[Stated exercise A] In the sulfur chemistry excerpt, what cloud layer does H2S condense into on all four giant planets?

── Document excerpt ──

We review sulfur chemistry of the gas giant planets and their moons where sulfur compounds are observed. The major S-bearing gas in the upper atmospheres of the giant planets is H2S and is removed from their observable atmospheres by condensation into cloud layers (NH4SH on all four planets and additionally H2S ice on Uranus and Neptune). Any remaining H2S at higher altitudes is destroyed photochemically. Among the moons Io is the world dominated by sulfur.

We summarize the sulfur cycle on Io and how pyrovolcanism is spreading sulfur across the Jovian system. Implantation of sulfur into icy surfaces of the other Galilean moons via magnetospheric transfer and radiolysis are major processes affecting the sulfur chemistry on their icy surfaces.

On the icy worlds, we are literally looking at the top of the icebergs. Subsurface liquid salty bodies reveal themselves through cryovolcanism on Europa, Ganymede, and Enceladus, where salt deposits are indicated. Subsurface oceans are suspected on several other moons. We summarize the sulfur cycle for the icy Galilean moons.

───
── Extracted records ──

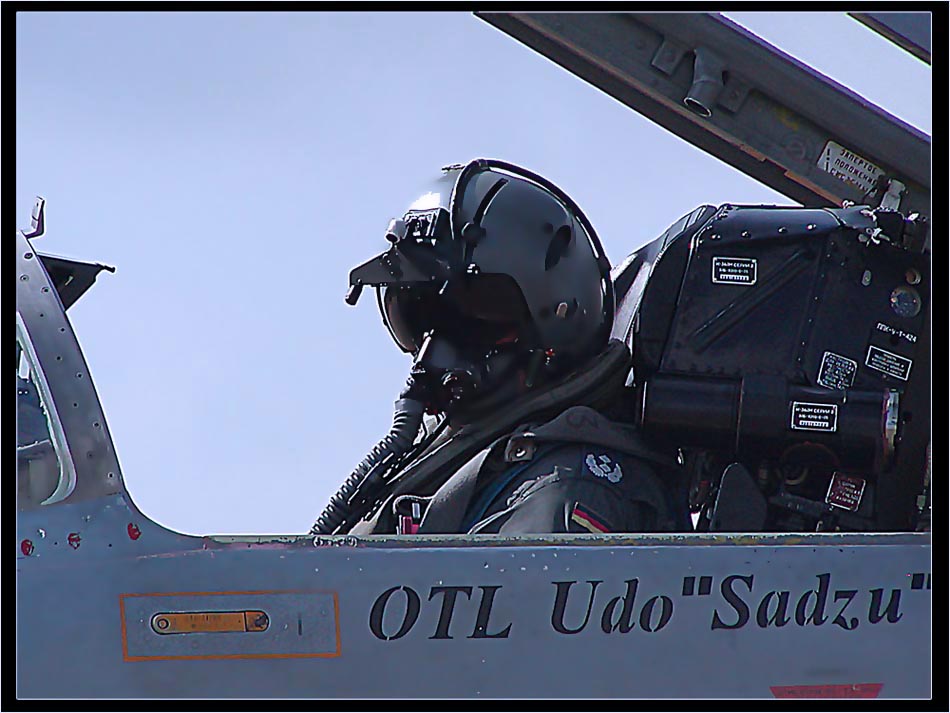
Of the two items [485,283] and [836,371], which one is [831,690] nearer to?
[836,371]

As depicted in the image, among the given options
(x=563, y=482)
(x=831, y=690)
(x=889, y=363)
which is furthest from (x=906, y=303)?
(x=831, y=690)

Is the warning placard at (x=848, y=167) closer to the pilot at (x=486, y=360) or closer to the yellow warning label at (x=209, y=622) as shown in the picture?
the pilot at (x=486, y=360)

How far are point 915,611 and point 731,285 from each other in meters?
1.05

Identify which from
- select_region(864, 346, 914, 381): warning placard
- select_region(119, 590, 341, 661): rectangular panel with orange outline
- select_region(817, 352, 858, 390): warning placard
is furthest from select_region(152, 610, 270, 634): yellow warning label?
select_region(864, 346, 914, 381): warning placard

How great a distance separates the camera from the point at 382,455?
3.25m

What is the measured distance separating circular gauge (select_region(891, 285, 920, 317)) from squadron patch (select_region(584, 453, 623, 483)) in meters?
0.73

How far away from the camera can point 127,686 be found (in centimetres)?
220

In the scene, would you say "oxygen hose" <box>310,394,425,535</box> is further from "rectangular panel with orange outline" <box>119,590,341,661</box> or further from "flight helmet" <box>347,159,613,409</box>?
"rectangular panel with orange outline" <box>119,590,341,661</box>

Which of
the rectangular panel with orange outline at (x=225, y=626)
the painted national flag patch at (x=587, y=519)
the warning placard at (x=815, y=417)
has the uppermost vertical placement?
the warning placard at (x=815, y=417)

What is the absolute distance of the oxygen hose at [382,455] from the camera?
3225 mm

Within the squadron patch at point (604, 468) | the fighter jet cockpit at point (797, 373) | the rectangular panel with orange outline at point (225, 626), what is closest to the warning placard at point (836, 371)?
the fighter jet cockpit at point (797, 373)

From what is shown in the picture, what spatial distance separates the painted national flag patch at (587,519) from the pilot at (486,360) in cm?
23

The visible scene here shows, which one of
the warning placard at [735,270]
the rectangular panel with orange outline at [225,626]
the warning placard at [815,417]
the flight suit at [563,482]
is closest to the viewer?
the rectangular panel with orange outline at [225,626]

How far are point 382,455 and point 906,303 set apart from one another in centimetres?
124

───

[Stated exercise B] Please lay out the entries from the line containing "Within the squadron" through the end of the entries as a numbered list, leaving out blank lines.

[Expected output A] NH4SH

[Expected output B]
1. Within the squadron patch at point (604, 468) | the fighter jet cockpit at point (797, 373) | the rectangular panel with orange outline at point (225, 626), what is closest to the warning placard at point (836, 371)?
2. the fighter jet cockpit at point (797, 373)
3. From what is shown in the picture, what spatial distance separates the painted national flag patch at (587,519) from the pilot at (486,360) in cm?
4. 23
5. The visible scene here shows, which one of
6. the warning placard at [735,270]
7. the rectangular panel with orange outline at [225,626]
8. the warning placard at [815,417]
9. the flight suit at [563,482]
10. is closest to the viewer?
11. the rectangular panel with orange outline at [225,626]
12. How far are point 382,455 and point 906,303 set apart from one another in centimetres?
13. 124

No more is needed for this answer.